* [Textauszug]
>>

Komm gesund wieder zurück 🙂
Danke, danke, ganz nett hier in der Heimat, aber leider so kalt und grau
Gib es zu, du hast nicht intensiv genug nach dem Funkloch gesucht – du kannst doch Deutschland nicht so im Schatten stehen lassen.
Mein Neffe fährt regelmäßig dienstlich nach China – dort ist wohl Bargeld so gut wie aus der Mode, alle bezahlen mit ihren Mobilgeräten. – Deutschland wird langsam zum Entwicklungsland. – 1m5 GB PRO TAG – da würde ich bei dem Preis auch nicht meckern – zum Glück hilft mir mein WLAN über Enpässe hinweg.
Nach deinem Bericht weiß ich auch, warum die Ampel-Leute liebend gern indische Techniker zu uns holen möchten, damit so einige Sachen endlich mal funktionieren.

<<

(Datensätze zu szenenbasierten Fragen)
>>

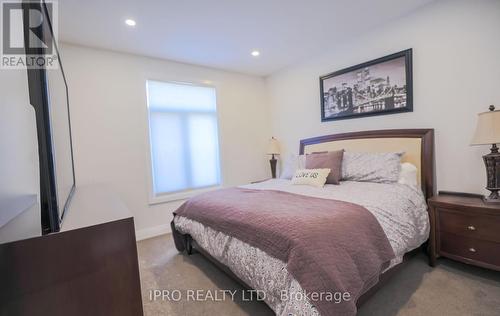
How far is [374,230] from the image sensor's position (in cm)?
154

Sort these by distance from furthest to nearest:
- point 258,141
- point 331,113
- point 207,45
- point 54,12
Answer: point 258,141 < point 331,113 < point 207,45 < point 54,12

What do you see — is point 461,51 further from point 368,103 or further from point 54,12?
point 54,12

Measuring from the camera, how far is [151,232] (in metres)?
3.28

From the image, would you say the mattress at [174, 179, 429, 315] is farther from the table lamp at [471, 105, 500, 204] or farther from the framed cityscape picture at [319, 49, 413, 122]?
the framed cityscape picture at [319, 49, 413, 122]

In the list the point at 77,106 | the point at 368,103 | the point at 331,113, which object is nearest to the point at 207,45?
the point at 77,106

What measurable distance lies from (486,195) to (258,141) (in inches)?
125

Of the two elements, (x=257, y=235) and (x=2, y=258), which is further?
(x=257, y=235)

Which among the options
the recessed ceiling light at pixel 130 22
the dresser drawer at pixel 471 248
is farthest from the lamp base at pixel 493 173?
the recessed ceiling light at pixel 130 22

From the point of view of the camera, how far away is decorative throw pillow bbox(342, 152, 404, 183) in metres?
2.46

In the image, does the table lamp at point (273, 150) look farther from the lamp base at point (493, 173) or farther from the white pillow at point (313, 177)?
the lamp base at point (493, 173)

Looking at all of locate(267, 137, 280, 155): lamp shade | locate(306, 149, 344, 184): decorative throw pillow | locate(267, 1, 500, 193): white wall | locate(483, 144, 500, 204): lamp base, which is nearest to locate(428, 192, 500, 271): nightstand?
locate(483, 144, 500, 204): lamp base

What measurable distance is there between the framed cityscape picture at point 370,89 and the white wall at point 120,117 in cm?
179

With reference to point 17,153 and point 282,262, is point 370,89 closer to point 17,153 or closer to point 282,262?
point 282,262

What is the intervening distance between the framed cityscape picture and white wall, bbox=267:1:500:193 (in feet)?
0.31
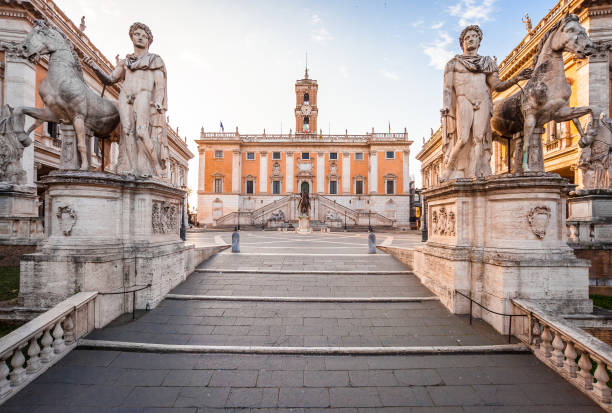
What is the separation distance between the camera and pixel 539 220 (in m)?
4.30

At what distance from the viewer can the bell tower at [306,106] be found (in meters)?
52.7

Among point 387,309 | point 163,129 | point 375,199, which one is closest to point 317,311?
point 387,309

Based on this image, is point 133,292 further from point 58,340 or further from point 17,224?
point 17,224

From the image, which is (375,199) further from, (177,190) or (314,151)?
(177,190)

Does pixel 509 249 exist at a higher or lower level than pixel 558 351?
higher

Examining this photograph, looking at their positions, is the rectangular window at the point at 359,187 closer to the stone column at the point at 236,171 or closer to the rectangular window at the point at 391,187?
the rectangular window at the point at 391,187

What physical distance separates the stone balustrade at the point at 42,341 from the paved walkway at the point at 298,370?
4.8 inches

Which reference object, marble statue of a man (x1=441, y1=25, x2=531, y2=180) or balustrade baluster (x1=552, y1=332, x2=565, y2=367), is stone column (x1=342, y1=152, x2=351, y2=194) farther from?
balustrade baluster (x1=552, y1=332, x2=565, y2=367)

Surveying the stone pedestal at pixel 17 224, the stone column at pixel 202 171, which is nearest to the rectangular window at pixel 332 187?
the stone column at pixel 202 171

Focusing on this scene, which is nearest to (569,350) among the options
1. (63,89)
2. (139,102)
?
(139,102)

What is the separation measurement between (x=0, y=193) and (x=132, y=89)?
23.7ft

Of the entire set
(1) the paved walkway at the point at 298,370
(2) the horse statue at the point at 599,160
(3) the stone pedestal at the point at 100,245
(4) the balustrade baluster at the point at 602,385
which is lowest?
(1) the paved walkway at the point at 298,370

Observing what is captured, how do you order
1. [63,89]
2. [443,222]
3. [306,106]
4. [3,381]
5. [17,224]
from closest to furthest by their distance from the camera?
1. [3,381]
2. [63,89]
3. [443,222]
4. [17,224]
5. [306,106]

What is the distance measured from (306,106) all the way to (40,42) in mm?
50767
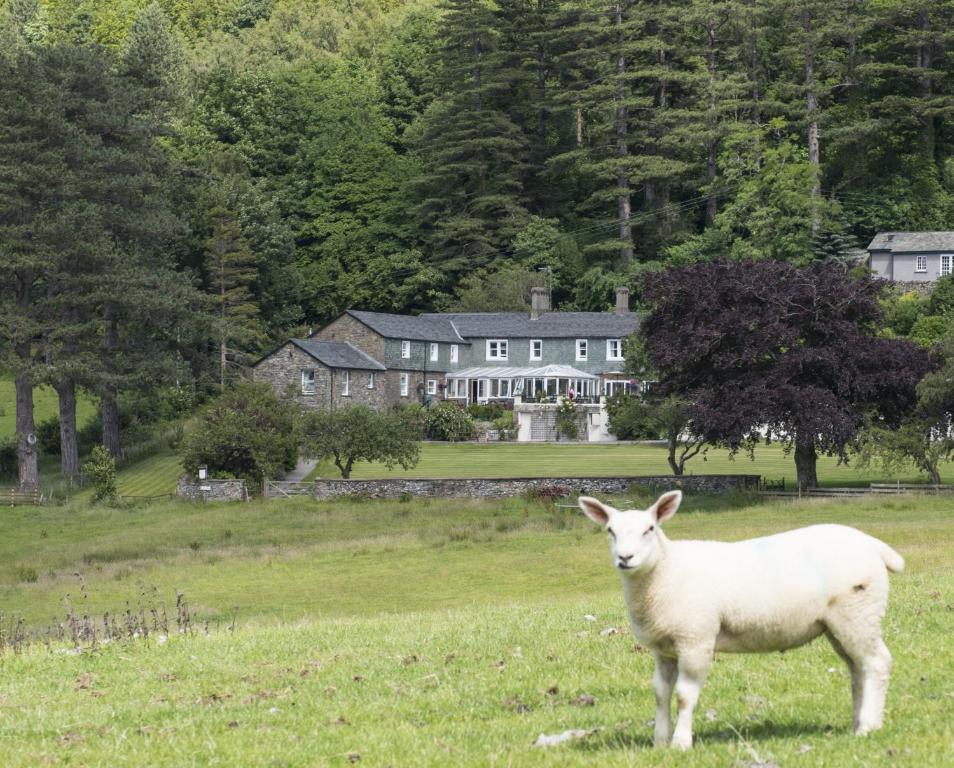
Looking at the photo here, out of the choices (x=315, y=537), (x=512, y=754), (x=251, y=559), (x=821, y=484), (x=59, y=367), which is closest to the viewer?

<<

* [Auszuführende Aufgabe] Wohin fährt der erwähnte Neffe laut dem Textauszug regelmäßig dienstlich?

* [Schriftliche Antwort] Nach China.